To address climate change, U.S. makes historic investment in rural America

The U.S. is on the brink of making a historic investment in farmers, ranchers and rural communities, helping them cut emissions, prepare for climate impacts that are already here, and create good jobs along the way. The Inflation Reduction Act — which passed the U.S. Senate and House of Representatives, and which President Biden is expected to sign into law in the coming days — will direct about $20 billion toward agricultural conservation programs and nearly $14 billion toward clean energy for rural America.

To stabilize the climate and maintain a safe, vibrant planet, we need to transition to climate-smart agriculture and clean energy. This bill will expedite efforts already underway and jumpstart new ones.  

Here are the most impactful climate investments in rural America. 

1. Opens the door for more farmers to use conservation programs

U.S. Department of Agriculture conservation programs are oversubscribed. On average, three farmers want to participate for every slot available. With this additional funding, USDA can hold the door open a little bit wider, letting more farmers participate in conservation programs. These are farmers who have already bought in to the value of conservation but need financial assistance or technical assistance to make the transition. This increased funding should get climate-smart practices on the ground quickly.  

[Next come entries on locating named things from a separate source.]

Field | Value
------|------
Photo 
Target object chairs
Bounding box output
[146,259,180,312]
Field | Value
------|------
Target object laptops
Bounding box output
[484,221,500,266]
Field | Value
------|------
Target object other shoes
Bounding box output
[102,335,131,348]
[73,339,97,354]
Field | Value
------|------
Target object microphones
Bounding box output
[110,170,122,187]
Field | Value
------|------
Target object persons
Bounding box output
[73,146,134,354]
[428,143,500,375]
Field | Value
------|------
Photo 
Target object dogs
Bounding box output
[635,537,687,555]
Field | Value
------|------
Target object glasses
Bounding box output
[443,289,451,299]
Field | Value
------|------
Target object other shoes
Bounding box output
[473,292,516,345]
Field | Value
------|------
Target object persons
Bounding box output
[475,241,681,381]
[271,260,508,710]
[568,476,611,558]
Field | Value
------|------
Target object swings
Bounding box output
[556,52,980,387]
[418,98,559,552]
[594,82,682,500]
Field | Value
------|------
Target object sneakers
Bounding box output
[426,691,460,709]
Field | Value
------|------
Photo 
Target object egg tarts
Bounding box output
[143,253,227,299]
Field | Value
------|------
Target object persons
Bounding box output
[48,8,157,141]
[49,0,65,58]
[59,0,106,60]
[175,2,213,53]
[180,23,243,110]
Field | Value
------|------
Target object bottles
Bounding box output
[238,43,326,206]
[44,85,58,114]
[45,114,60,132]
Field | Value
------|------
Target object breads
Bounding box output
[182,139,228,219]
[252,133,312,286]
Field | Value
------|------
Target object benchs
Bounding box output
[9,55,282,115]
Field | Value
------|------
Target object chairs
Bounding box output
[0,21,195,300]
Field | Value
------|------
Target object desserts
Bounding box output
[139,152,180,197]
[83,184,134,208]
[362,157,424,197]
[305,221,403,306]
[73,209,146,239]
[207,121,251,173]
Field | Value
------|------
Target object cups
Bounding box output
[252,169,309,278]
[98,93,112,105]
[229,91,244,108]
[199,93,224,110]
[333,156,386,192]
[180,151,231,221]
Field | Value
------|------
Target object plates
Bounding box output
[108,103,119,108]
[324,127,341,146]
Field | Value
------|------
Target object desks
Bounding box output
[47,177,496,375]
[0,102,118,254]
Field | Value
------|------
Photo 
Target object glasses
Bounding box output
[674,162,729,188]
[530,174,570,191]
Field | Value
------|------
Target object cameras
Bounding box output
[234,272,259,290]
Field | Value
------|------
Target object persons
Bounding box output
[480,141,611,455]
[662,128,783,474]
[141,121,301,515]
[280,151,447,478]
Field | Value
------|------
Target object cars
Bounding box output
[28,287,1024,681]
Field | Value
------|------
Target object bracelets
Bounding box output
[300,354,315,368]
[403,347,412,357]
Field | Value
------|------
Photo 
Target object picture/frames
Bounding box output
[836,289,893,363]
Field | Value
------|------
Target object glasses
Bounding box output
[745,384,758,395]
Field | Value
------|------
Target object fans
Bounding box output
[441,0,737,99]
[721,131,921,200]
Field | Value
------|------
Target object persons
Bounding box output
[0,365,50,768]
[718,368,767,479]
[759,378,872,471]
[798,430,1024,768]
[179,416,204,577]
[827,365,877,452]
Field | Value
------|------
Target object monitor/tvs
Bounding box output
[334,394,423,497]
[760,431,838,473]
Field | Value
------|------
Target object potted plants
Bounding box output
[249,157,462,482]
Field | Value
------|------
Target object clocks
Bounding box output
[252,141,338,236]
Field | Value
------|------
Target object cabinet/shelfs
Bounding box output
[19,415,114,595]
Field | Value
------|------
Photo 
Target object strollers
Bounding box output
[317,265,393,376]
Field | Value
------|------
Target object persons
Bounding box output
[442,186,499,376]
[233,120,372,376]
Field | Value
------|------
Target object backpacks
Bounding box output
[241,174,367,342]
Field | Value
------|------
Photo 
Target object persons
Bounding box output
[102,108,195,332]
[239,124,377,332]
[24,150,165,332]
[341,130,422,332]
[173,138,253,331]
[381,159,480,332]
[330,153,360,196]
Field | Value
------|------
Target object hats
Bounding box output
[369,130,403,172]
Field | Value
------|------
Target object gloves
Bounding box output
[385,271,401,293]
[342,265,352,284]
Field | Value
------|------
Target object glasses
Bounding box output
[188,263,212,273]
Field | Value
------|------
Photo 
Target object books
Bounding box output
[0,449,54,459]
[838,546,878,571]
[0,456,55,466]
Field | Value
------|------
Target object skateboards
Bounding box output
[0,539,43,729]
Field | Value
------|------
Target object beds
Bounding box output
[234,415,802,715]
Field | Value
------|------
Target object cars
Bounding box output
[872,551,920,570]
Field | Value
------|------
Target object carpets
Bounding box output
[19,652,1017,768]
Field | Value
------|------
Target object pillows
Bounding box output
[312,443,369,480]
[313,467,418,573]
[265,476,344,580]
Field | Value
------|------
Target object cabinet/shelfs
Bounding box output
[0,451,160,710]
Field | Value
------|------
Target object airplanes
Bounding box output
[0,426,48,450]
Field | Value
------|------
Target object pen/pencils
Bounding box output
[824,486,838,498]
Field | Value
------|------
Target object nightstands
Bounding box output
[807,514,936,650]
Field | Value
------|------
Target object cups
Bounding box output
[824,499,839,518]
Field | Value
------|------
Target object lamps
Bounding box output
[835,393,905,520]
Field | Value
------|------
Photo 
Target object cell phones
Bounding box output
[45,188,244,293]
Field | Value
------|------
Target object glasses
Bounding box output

Just as important, climate mitigation is now a stated priority for these conservation programs, with guidance in the bill to prioritize practices that reduce methane and nitrous oxide and help sequester carbon in soils. These programs will continue to prioritize other vitally important conservation outcomes like clean water when reviewing farmer applications, but now, climate change will be on the list too. 

USDA Natural Resources Conservation Service NRCS District Conservationist Victor Tuschen and Soil Conservationist Pathways Student Lillian Denief from the Belle Fourche field office are performing a site visit with Jennings Ranch where co-owner Eric Jennings, with hat, and dog Baxter to check on plant and soil health, on the 50 head cow-calf operation in Spearfish, SD, on July 22, 2021.  

2. Creates a strong foundation for the next farm bill

The farm bill — a mammoth bill that comes up every five years and determines much about what we eat and how it’s grown — is the largest source of funding for conservation on private lands. It’s a powerful vehicle for cutting emissions and building resilience nationwide. 

Inflation Reduction Act funding layers on top of existing conservation program funds authorized by the 2018 farm bill. That means that as Congress writes the 2023 farm bill, funding for the conservation title is assured. Instead of focusing on preserving the amount of conservation funding available, energy can be directed toward creative ideas to advance climate-smart farming.

This new conservation funding provides enormous potential for agricultural producers and environmentalists to work together on incentive-based solutions that are durable and equitable.

To fight and prepare for climate change, the U.S. makes a historic investment in rural America Click To Tweet

3. Measures climate progress to improve future investments

The Inflation Reduction Act includes $300 million for USDA’s Office of Energy and Environmental Policy to set up a program to measure the climate impact of conservation programs managed by the Natural Resources Conservation Service. These funds can be used for aggregating and analyzing existing data or conducting new research to improve on-farm and regional measurement, reporting and verification. 

This is the decisive decade for knowing what climate future we’re locked into. Having dedicated funds for measuring progress is incredibly important for farmers, ranchers, taxpayers and the climate. The results will help shape future investment decisions.

4. Invests in rural clean energy for jobs growth and pollution cuts

One of the most impactful portions of the Inflation Reduction Act, for both rural economies and climate change, is the $14 billion investment in helping farms and rural electric coops transition to clean energy.  

This will create an estimated 90,000 good jobs in rural communities, which have seen thousands of jobs migrate to cities in recent decades. This won’t reverse the trend on its own, but it will jumpstart economic revitalization and opportunity. It’s also one of the largest emissions reductions opportunities in the bill and will make rural electric grids more reliable and resilient. 

These investments in rural America show that the U.S. is serious about reducing climate risks and expanding opportunities to be part of the climate solution. Over the coming decades, we will all benefit from lower pollution and more resilient economies and food supplies.